Appellant was convicted of second-degree burglary, D.C. Code 1973, § 22-1801(b), and petit larceny, id., § 22-2202. He contends that the trial court committed reversible error by admitting into evidence certain police photographs which were taken of the stolen goods inside his apartment. We affirm.

I

Thomas Washington left his apartment one night. He accompanied his neighbor— appellant — and appellant’s girlfriend (who apparently was ill) to a hospital. After the woman had been admitted to the hospital, appellant told Washington he was leaving, but said that he would return shortly to pick him up. Appellant never came back. Washington stayed at the hospital all night, returning home in the morning.

When he arrived there, he discovered that his apartment had been burglarized. He found in his apartment a package of cigarettes and an empty wine bottle which had not been there when he left for the hospital. Washington immediately telephoned his sister, Betty Ford, and explained what had happened.1 She told him to contact the resident manager as well as the police, and said that she would come right over. When Ford arrived, the police and the resident manager and his wife (the Carters) were already in Washington’s apartment.

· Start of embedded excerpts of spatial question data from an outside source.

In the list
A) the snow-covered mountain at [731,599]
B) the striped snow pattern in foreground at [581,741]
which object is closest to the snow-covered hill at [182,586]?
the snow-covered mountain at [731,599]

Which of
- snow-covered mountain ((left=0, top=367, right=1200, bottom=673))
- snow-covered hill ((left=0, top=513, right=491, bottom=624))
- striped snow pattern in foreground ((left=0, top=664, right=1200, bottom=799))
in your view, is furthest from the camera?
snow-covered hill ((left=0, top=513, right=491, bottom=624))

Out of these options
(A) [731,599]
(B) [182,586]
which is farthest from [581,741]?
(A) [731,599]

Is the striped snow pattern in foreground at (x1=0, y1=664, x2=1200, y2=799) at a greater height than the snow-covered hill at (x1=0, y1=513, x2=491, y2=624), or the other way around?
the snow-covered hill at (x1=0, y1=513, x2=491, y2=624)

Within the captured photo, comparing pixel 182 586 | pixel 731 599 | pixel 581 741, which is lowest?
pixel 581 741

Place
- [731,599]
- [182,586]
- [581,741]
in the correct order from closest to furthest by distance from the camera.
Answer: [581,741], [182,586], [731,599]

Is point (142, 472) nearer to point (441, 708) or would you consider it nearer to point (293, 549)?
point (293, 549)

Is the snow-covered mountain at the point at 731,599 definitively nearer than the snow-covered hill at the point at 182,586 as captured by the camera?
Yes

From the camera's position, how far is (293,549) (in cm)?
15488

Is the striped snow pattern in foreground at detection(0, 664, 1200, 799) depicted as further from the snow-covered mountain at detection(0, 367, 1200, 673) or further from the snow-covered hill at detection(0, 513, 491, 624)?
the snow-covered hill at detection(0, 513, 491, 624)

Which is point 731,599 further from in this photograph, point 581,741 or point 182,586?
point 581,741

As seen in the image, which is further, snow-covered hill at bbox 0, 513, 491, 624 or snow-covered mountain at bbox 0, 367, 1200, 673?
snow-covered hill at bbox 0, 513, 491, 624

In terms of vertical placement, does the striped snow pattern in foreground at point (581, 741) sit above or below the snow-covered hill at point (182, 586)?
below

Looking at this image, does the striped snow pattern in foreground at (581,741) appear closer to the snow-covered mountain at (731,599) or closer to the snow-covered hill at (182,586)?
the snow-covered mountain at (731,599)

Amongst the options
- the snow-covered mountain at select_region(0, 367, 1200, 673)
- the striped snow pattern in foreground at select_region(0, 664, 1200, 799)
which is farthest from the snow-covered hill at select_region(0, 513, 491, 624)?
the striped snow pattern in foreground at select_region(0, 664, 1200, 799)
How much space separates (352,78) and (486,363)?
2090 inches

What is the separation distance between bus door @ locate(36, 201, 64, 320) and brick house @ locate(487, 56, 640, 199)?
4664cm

Washington described to the police what was missing. He also said that he believed appellant had been the burglar, because the cigarette package which had been left in the room was opened from the bottom in the manner regularly utilized by appellant. The resident manager and his wife further cast suspicion upon appellant by informing the police that a man fitting appellant’s description had been seen putting a stereo into a car earlier that morning in front of the building.2

Based on this information, the police initiated steps to obtain a search warrant for appellant’s apartment, which was immediately upstairs from Washington’s. The resident manager told the police that he had a passkey and could let the officers into appellant’s room. The police refused the offer, stating that they had to await a warrant. Further, the officers specifically instructed the Carters that they should not enter appellant’s apartment.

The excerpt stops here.